EDH 7916: Contemporary Research in Higher Education

Spring 2023

A course in quantitative research workflow for students in the higher education administration program at the University of Florida

Overview
Course information
Meeting location
Software
Schedule
Lessons
Assignments
Questions
Past courses
About

Creating research reports with RMarkdown

        

In this lesson, we’ll combine many of the pieces we’ve already covered — reading in data, cleaning data, making figures — into a single RMarkdown document. We’ll purposefully keep it simple at first by reusing some code we’ve seen before.

Getting started

To properly compile a PDF documents from Markdown, you’ll need some version of LaTeX, a typesetting system best known for being able to nicely render mathematical notation but that is really useful for making reproducible documents. You should have already downloaded this at the start of the course. If you didn’t, visit the software page for information on how to get it.

If you are unable to get LaTeX to install properly or cannot get the document to compile as PDF, you should be able to compile to HTML instead.

You will also need the R knitr and rmarkdown libraries. You should have rmarkdown already, but if you haven’t already installed either, type

install.packages(c("knitr","rmarkdown"))

into your R console. NOTE that even if you’ve already installed rmarkdown, install.packages() will just quickly reinstall it.

What is RMarkdown?

From the RStudio website:

R Markdown is a file format for making dynamic documents with R. An R Markdown document is written in markdown (an easy-to-write plain text format) and contains chunks of embedded R code…

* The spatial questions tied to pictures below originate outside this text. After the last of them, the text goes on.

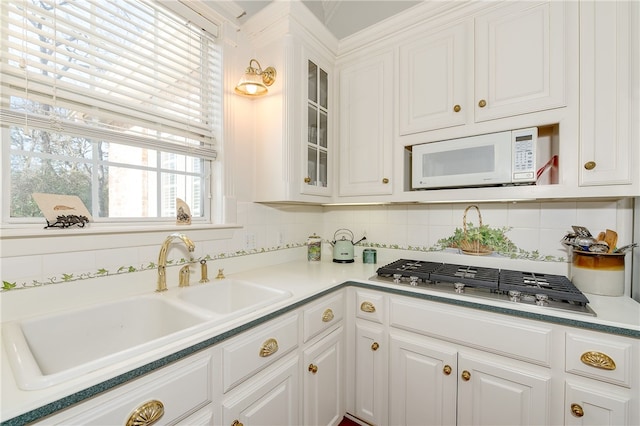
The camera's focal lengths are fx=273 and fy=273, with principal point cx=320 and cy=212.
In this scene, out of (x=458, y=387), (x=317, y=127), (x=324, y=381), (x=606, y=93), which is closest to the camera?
(x=606, y=93)

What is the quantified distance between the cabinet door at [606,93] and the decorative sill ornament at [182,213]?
6.30 feet

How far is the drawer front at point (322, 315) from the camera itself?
1.29 metres

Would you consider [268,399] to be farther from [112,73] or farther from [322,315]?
[112,73]

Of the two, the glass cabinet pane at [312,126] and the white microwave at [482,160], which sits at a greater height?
the glass cabinet pane at [312,126]

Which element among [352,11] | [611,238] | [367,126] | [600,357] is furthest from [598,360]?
[352,11]

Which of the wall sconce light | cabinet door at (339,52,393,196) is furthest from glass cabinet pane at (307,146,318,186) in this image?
the wall sconce light

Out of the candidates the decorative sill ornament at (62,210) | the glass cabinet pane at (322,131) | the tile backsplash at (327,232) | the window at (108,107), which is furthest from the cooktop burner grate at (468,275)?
the decorative sill ornament at (62,210)

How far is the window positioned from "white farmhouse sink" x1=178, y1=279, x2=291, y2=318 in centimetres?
42

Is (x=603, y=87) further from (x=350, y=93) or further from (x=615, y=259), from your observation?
(x=350, y=93)

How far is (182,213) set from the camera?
1.46 meters

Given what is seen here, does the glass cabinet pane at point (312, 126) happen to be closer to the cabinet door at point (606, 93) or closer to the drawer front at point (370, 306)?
the drawer front at point (370, 306)

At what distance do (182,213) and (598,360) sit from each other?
1899 millimetres

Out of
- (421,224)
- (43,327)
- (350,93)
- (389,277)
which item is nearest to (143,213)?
(43,327)

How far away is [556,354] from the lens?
1.08 meters
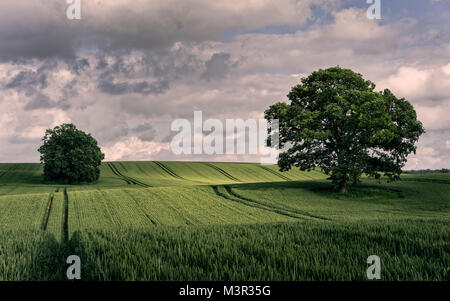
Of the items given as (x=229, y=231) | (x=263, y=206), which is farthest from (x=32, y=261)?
(x=263, y=206)

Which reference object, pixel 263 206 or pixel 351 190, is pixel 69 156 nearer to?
pixel 263 206

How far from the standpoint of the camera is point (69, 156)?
70.0 m

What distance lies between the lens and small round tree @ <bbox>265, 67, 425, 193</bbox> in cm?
3734

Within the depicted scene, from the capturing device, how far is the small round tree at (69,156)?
69.4 m

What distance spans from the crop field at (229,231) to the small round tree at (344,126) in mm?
4165

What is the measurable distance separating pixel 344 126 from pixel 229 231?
2876 cm

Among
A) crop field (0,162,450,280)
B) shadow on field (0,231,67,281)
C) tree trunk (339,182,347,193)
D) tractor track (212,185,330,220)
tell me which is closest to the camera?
crop field (0,162,450,280)

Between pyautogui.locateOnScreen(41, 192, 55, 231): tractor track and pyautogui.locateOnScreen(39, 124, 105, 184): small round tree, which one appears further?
pyautogui.locateOnScreen(39, 124, 105, 184): small round tree

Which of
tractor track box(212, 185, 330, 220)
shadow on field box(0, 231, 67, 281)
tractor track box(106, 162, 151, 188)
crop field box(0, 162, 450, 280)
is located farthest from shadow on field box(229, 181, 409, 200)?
shadow on field box(0, 231, 67, 281)

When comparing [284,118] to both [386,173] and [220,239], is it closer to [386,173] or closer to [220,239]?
[386,173]

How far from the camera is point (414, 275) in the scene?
253 inches

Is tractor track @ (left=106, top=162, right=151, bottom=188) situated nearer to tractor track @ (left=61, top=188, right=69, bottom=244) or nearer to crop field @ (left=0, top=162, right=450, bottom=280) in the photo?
crop field @ (left=0, top=162, right=450, bottom=280)

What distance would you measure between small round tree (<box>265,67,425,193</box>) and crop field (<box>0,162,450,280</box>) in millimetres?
4165

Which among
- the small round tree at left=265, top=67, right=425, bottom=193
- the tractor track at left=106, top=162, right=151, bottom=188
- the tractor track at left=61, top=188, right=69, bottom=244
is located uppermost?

In other words, an RMarkdown (hereafter RMD) document has two basic components:

RMD documents use the file ending, *.Rmd, which makes sense as they combine R code with md text. To compile an RMD file, meaning to

  1. convert the plain Markdown text into formatted text
  2. run R code, producing all output along the way
  3. combine the Markdown text plus R output into a finished document

You will use the rmarkdown render() function, which in turn uses the knitr knit() function under the hood. It can be a bit confusing how all the pieces work together, but luckily, you can use RStudio’s point-and-click interface to knit your documents.

Starting a new document

When you open a blank RMarkdown document, RStudio will by default fill it with some example text that looks like this. You can change this in RStudio’s settings, but I think it’s helpful to see the skeleton of an RMarkdown document (plus, it’s not a big deal to just erase the parts you don’t need).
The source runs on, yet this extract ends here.